Prisons and COVID-19: A wider problem of human rights

In addition to freeing prisoners of conscience, Amnesty is calling on governments to take steps to curb the spread of the pandemic, including by decongesting prisons. Amnesty is increasingly concerned by overcrowded prisons and detention centres across the world – disturbing images emerging from prisons in El Salvador and Lebanon reveal inmates being held in demeaning and dangerous conditions.

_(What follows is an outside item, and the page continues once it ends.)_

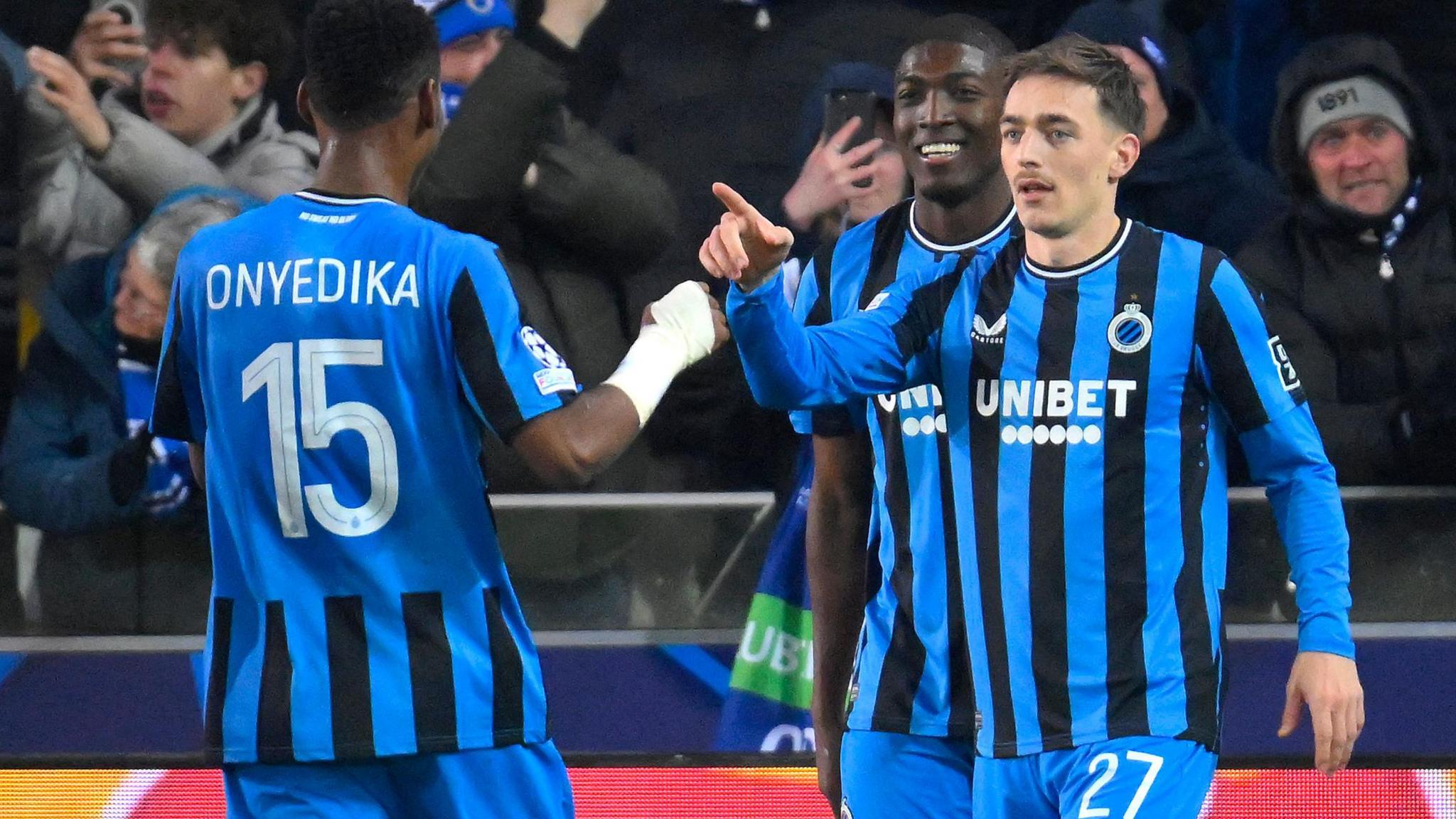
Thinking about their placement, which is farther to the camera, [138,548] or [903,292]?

The authorities should also review cases of people in pre-trial detention as well as children, and consider the early, temporary or conditional release of people at particular risk, such as older people and those with underlying medical conditions. 

The organisation is also urging governments to provide a standard of healthcare for people that remain in prison that meets each person's individual needs, similar to what is available in the community, and that it ensures the maximum possible protection against the spread of COVID-19. Prison staff and inmates must also be provided with proper protective equipment.